Thursday 13 October 2016

telling stories...

A little while ago, I discovered a little stash of my old school yearbooks. My mum and dad have got all my old reports kicking about somewhere too – that’s fun for another day – but these were the end-of-year magazines that told parents about how the sporting teams had been getting on, who won what prize and things like that. They also contain little poems and short stories and things written by the pupils.

One issue was from about 1985, and I was amused to discover that it included a little short story that I’d written – aged 11. It’s probably about 500 words long, and much to my surprise, was quite interesting. It tells the story of a couple of guys walking along Hadrian’s wall (I think we’d been on holiday in Carlisle that summer). Something underfoot catches the eye of one of the walkers, and they stop to pick up a piece of rusty metal…. at which point we flash back to a Roman garrison manning the wall and see the attack by the Picts that led to the end of a sword breaking off in someone’s chest. The fragment of metal is dropped in surprise, and we’re taken back to the present day.

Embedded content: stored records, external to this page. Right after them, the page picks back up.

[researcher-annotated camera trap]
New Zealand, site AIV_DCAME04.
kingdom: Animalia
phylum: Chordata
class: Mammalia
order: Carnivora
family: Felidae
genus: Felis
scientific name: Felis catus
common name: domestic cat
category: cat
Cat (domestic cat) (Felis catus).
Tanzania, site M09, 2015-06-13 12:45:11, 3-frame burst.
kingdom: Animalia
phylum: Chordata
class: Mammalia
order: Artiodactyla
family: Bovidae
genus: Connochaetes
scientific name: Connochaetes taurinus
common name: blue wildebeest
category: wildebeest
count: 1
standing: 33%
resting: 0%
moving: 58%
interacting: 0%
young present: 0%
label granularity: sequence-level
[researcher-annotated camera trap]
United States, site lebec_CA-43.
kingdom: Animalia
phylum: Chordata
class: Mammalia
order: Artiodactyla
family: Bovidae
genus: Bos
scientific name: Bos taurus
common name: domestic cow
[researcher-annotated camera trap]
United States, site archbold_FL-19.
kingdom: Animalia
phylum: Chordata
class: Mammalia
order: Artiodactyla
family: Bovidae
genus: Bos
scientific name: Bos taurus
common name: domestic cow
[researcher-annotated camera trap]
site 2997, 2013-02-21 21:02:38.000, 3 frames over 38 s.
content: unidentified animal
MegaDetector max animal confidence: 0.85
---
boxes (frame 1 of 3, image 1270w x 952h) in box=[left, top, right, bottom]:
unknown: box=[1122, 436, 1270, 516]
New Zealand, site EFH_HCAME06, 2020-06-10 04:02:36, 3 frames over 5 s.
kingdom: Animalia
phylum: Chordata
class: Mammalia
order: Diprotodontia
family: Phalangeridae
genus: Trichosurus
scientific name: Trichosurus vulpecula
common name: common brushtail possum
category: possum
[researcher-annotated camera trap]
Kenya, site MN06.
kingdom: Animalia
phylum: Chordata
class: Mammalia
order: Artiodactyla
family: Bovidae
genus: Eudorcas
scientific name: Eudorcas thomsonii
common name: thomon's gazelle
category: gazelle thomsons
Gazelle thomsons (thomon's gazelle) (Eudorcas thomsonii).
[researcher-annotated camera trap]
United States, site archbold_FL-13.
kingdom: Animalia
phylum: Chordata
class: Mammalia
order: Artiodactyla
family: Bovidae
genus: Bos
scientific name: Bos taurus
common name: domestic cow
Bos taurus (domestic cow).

Not too bad, I thought…. but it’s not even the best story in the magazine: there’s another one, set in an unspecified future where a teacher is telling her class about an animal called an “abbit” that used to be common but has now disappeared entirely and has almost been forgotten. This story ends in another classroom, a little further into the future, where another teacher is telling another class about an animal called a “bbit” that used to be common but has now disappeared entirely.... This story was written by an 11 year old in 1985, but it’s so striking that it has stayed with me ever since. In fact, the environmental message it conveys is, if anything, more resonant now than it was then.

I’ll have to have a dig around and see if I can’t find it again to at least give you the name of the author to give them a bit of credit.

In 1987, I was made Head of School at this place. I often tell people that this – at age thirteen – was the peak of my maturity and that it’s been a slow decline from that high point ever since. I think that my creative writing peaked about the same time too.